* **Assignment**: Beginning with the line that holds "Used 2024 GMC", copy every remaining line of the listing below exactly, and leave the pictures out.
__________
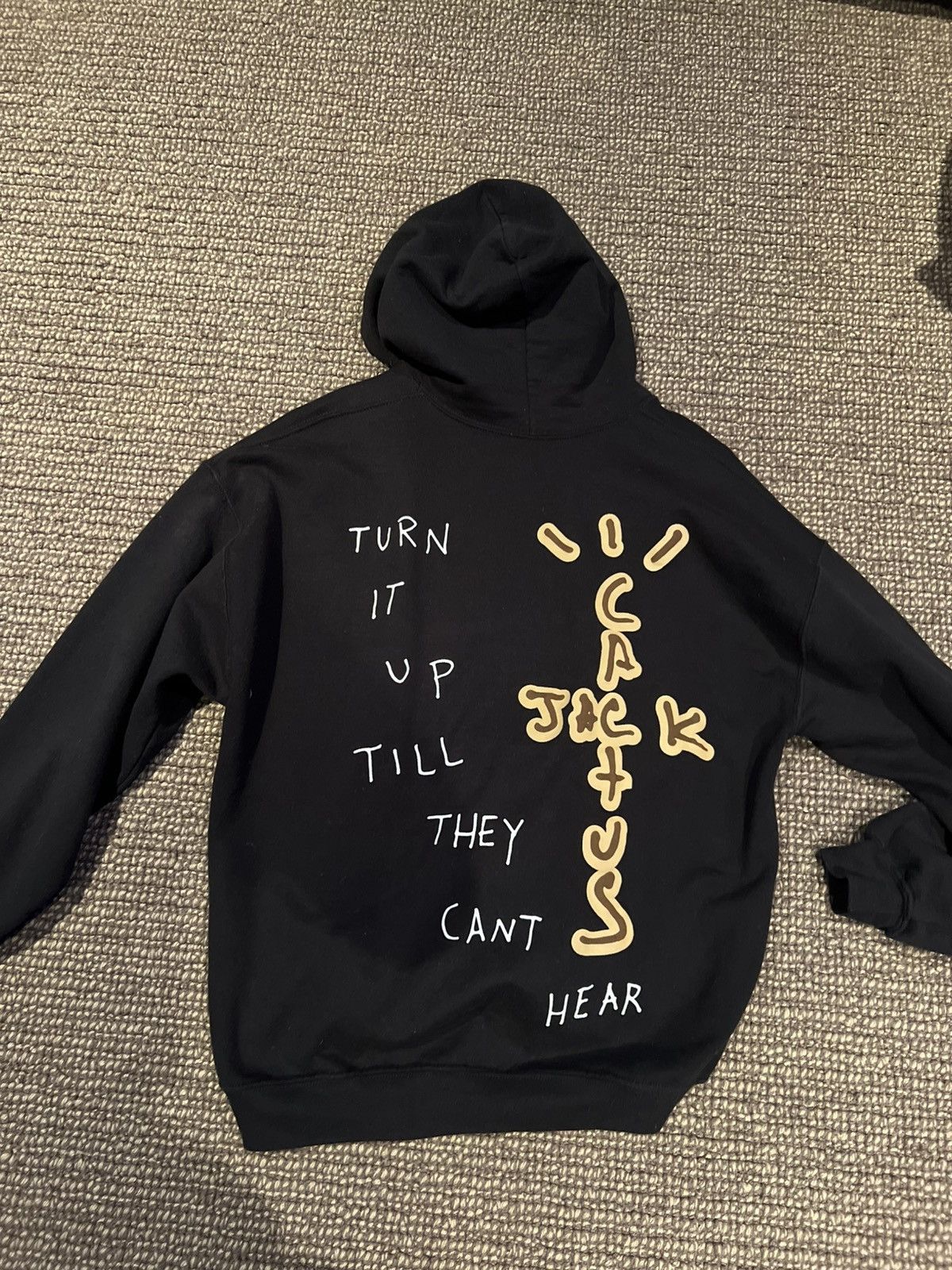 Travis Scott Travis Scott Highest In The Room Sun Hoodie Size US L / EU 52-54 / 3 - 2 Thumbnail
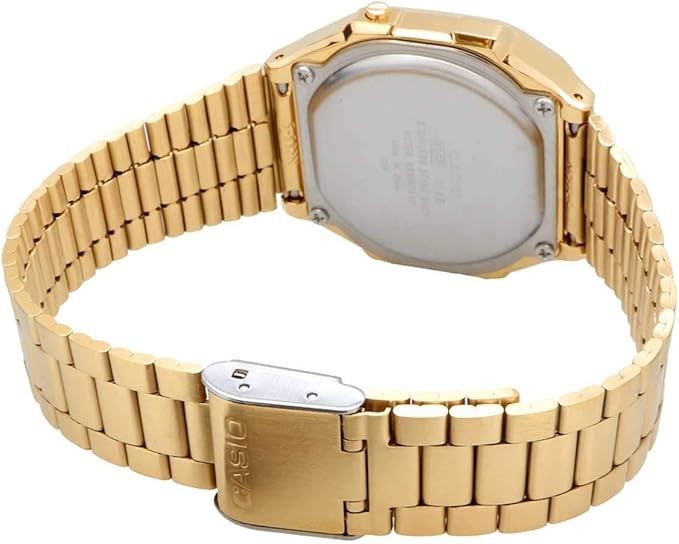 CASIO Original Quartz Unisex Wrist Watch A168WG-9 from Japan🔥
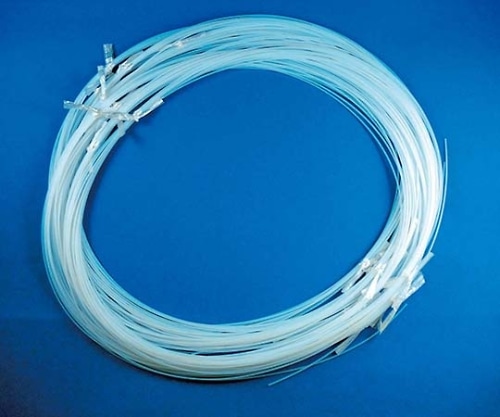 フロン工業 PTFE　AWGチューブ　AWG-9×10m　F-8007-017 1巻（ご注文単位1巻）【直送品】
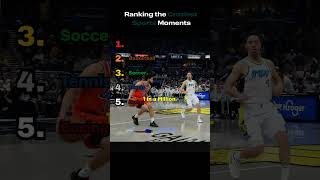Ranking the Craziest Sports Moments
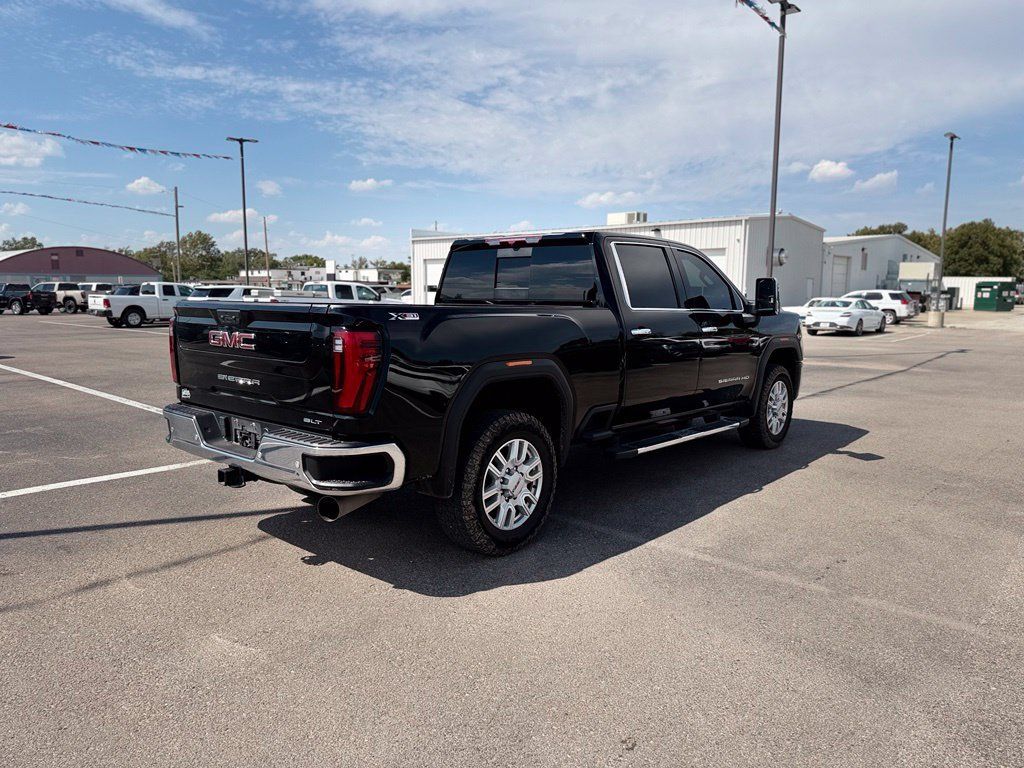 Used 2024 GMC Sierra 2500 SLT w/ Texas SLT Premium Package AWD/4WD image 3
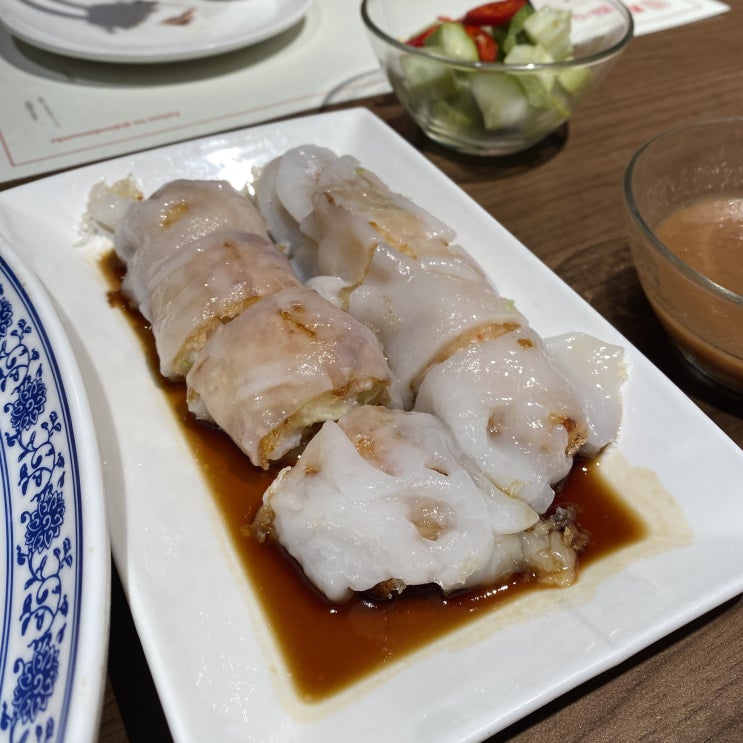  크리스피 창펀이 맛있던 센트럴시티 딤딤섬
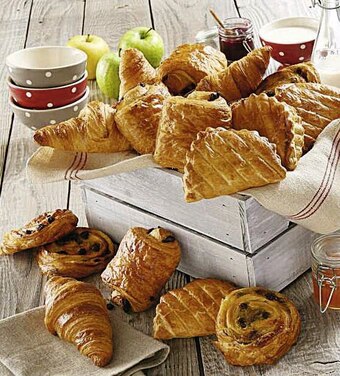 Casino Supermarchés Croissants x4 offre
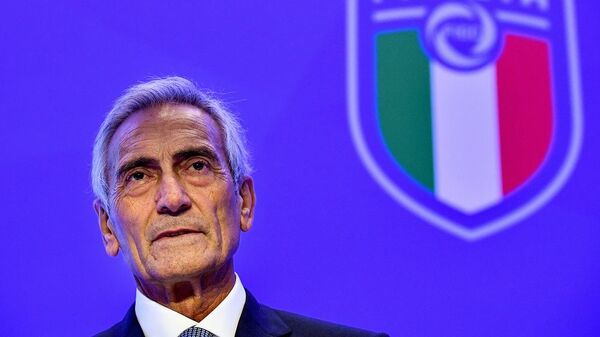 İtalya Futbol Federasyonu (FIGC) Başkanı Gabriele Gravina - Sputnik Türkiye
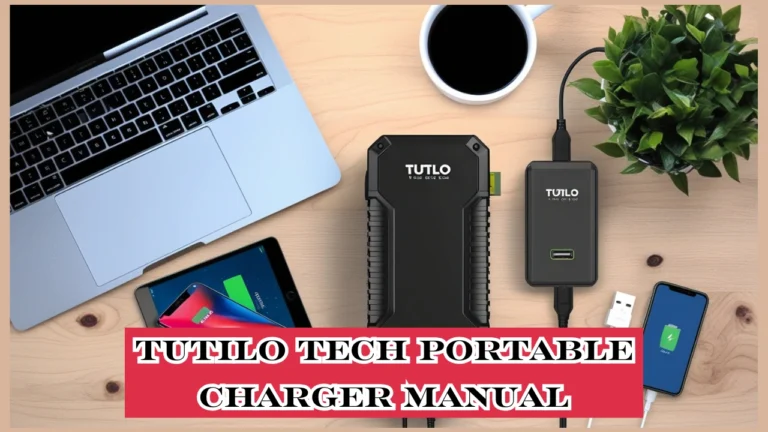 Tutilo Tech Portable Charger Manual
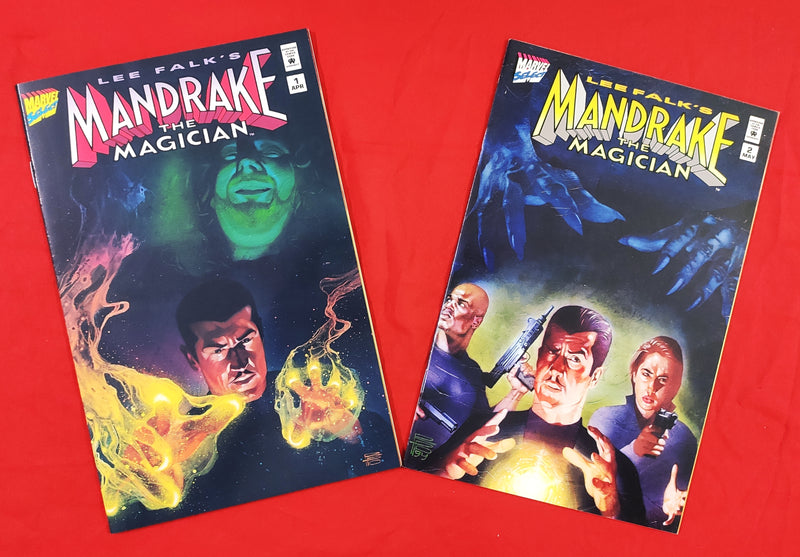 Mandrake The Magician    by Marvel  Comics | Complete Set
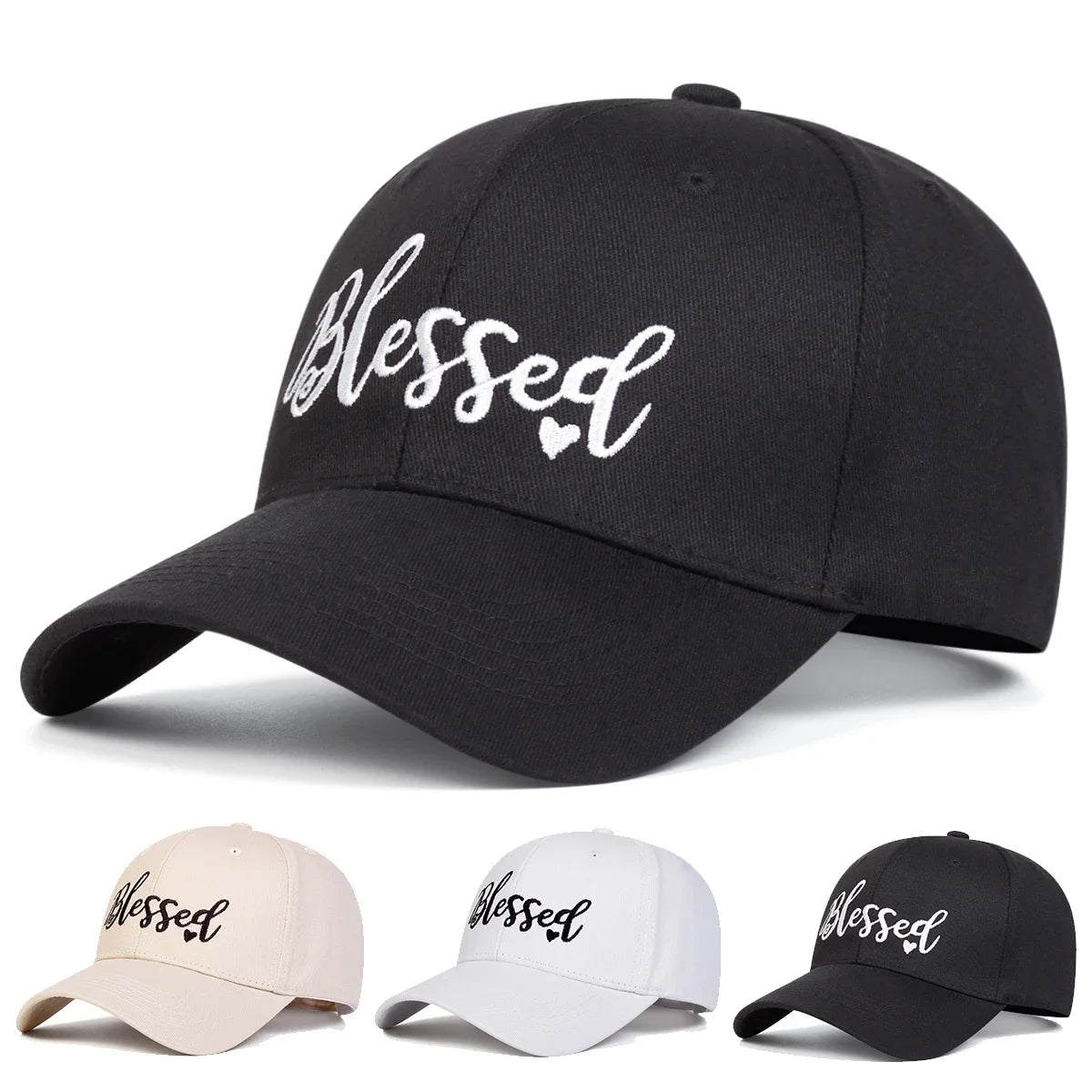 Unisex Blessed Baseball Caps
__________
* **Reply to the exercise**:
 Used 2024 GMC Sierra 2500 SLT w/ Texas SLT Premium Package AWD/4WD image 3
  크리스피 창펀이 맛있던 센트럴시티 딤딤섬
 Casino Supermarchés Croissants x4 offre
 İtalya Futbol Federasyonu (FIGC) Başkanı Gabriele Gravina - Sputnik Türkiye
 Tutilo Tech Portable Charger Manual
 Mandrake The Magician    by Marvel  Comics | Complete Set
 Unisex Blessed Baseball Caps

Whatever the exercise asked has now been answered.